Assignment: From the entries below, transcribe exactly the lines between the line holding "United States, site archbold_FL-07." and the line holding "Vietnam;Lao, site loc_0194, 2018-08-20", inclusive; skip all other lines.

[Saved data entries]
*** Block opens ***

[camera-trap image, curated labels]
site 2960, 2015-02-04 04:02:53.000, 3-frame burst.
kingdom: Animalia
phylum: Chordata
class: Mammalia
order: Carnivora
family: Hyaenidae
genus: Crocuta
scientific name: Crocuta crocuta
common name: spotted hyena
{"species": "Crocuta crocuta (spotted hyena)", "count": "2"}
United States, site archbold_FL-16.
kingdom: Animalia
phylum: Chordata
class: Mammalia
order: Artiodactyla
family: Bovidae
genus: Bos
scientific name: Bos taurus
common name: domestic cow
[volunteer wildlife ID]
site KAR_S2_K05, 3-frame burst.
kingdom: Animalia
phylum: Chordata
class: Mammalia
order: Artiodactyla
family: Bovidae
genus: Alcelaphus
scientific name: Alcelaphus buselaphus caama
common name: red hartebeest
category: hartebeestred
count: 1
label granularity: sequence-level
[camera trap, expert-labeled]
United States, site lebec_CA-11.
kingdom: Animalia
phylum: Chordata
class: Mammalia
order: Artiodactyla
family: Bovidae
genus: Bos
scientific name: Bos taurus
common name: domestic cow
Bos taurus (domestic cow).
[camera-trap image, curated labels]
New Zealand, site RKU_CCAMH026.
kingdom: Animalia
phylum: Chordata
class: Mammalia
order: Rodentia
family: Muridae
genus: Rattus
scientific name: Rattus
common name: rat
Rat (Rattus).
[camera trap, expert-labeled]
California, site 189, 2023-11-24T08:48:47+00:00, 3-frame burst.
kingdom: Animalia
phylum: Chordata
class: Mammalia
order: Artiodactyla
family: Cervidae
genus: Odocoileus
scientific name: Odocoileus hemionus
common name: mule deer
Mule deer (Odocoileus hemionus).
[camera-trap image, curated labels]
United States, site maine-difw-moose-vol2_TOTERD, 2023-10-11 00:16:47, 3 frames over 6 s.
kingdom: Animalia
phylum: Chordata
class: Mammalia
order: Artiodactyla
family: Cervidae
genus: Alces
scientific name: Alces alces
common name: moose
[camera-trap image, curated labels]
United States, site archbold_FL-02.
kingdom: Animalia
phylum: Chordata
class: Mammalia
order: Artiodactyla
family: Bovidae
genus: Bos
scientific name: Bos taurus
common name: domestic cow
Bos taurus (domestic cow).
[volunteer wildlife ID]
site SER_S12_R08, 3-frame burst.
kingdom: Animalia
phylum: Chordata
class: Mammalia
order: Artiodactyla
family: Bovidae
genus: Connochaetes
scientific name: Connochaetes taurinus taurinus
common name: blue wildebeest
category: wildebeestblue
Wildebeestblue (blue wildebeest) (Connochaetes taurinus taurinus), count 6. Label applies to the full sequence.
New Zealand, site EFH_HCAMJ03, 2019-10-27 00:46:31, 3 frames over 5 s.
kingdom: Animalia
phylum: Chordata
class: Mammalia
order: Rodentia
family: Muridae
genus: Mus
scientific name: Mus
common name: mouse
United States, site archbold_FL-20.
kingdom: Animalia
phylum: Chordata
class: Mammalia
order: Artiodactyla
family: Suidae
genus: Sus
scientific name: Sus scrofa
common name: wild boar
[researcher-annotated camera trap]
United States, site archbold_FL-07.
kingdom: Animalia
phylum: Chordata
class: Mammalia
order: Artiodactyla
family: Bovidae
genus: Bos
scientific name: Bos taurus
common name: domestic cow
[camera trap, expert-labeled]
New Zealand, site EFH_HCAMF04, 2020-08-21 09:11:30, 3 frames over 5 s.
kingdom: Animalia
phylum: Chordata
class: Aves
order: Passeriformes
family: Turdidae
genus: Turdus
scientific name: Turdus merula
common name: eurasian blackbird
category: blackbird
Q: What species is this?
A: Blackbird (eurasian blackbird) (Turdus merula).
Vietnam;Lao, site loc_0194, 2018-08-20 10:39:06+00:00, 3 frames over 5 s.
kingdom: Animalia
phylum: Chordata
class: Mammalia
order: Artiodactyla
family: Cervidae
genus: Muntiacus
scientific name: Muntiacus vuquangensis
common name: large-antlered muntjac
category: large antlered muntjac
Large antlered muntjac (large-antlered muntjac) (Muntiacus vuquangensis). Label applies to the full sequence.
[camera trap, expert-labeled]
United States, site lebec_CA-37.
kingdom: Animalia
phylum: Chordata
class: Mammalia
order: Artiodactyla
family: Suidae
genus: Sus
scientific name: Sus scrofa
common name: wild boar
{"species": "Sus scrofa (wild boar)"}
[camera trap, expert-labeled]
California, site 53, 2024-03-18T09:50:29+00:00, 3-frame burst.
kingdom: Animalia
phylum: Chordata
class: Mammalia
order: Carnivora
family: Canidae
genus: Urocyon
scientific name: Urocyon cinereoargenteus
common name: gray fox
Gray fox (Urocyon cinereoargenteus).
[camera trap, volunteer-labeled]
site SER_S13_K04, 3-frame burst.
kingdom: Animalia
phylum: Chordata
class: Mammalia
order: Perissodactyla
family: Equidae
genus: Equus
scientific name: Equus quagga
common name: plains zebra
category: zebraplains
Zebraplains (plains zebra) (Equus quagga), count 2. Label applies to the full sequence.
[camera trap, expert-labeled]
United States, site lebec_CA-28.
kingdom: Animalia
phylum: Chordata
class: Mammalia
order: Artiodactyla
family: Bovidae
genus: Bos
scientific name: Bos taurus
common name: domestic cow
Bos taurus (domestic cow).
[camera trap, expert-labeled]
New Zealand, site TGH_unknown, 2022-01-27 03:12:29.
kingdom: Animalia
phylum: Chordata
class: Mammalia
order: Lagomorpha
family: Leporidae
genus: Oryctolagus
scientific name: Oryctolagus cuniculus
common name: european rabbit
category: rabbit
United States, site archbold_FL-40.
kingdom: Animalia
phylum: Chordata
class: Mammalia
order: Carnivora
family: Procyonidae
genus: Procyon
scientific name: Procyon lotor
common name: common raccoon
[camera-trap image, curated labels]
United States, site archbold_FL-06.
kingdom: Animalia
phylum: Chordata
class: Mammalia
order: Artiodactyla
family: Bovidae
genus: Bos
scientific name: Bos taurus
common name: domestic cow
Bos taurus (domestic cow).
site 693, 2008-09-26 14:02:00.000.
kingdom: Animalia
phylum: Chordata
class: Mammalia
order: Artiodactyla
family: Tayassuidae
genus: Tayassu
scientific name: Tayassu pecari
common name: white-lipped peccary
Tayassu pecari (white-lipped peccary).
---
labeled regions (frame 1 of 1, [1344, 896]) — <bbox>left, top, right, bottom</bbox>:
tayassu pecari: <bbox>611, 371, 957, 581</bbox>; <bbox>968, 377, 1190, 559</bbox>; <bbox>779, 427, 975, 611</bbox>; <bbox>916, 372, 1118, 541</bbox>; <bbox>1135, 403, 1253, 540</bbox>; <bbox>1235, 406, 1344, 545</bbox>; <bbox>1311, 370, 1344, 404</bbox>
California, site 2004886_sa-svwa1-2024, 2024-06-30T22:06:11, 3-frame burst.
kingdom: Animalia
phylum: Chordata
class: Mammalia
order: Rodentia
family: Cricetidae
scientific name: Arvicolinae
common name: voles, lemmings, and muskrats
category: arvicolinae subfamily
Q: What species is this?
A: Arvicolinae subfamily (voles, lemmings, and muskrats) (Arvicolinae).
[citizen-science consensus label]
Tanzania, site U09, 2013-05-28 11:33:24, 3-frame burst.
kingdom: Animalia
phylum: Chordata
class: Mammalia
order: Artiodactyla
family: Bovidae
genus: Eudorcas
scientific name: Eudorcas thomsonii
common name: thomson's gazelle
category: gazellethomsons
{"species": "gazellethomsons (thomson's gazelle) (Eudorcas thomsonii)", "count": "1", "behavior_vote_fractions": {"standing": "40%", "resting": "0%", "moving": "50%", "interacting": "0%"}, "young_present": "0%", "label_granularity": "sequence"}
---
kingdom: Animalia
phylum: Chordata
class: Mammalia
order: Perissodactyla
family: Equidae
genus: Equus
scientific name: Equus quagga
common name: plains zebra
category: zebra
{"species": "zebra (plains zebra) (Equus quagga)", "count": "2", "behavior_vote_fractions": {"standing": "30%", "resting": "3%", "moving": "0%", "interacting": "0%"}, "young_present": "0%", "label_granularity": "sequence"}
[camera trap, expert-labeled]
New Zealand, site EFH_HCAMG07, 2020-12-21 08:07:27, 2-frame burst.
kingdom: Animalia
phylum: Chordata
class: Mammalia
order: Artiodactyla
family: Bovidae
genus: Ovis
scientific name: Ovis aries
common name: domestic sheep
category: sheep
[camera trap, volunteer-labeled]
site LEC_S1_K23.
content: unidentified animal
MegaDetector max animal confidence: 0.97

*** Block closes ***

Finished task:
United States, site archbold_FL-07.
kingdom: Animalia
phylum: Chordata
class: Mammalia
order: Artiodactyla
family: Bovidae
genus: Bos
scientific name: Bos taurus
common name: domestic cow
[camera trap, expert-labeled]
New Zealand, site EFH_HCAMF04, 2020-08-21 09:11:30, 3 frames over 5 s.
kingdom: Animalia
phylum: Chordata
class: Aves
order: Passeriformes
family: Turdidae
genus: Turdus
scientific name: Turdus merula
common name: eurasian blackbird
category: blackbird
Q: What species is this?
A: Blackbird (eurasian blackbird) (Turdus merula).
Vietnam;Lao, site loc_0194, 2018-08-20 10:39:06+00:00, 3 frames over 5 s.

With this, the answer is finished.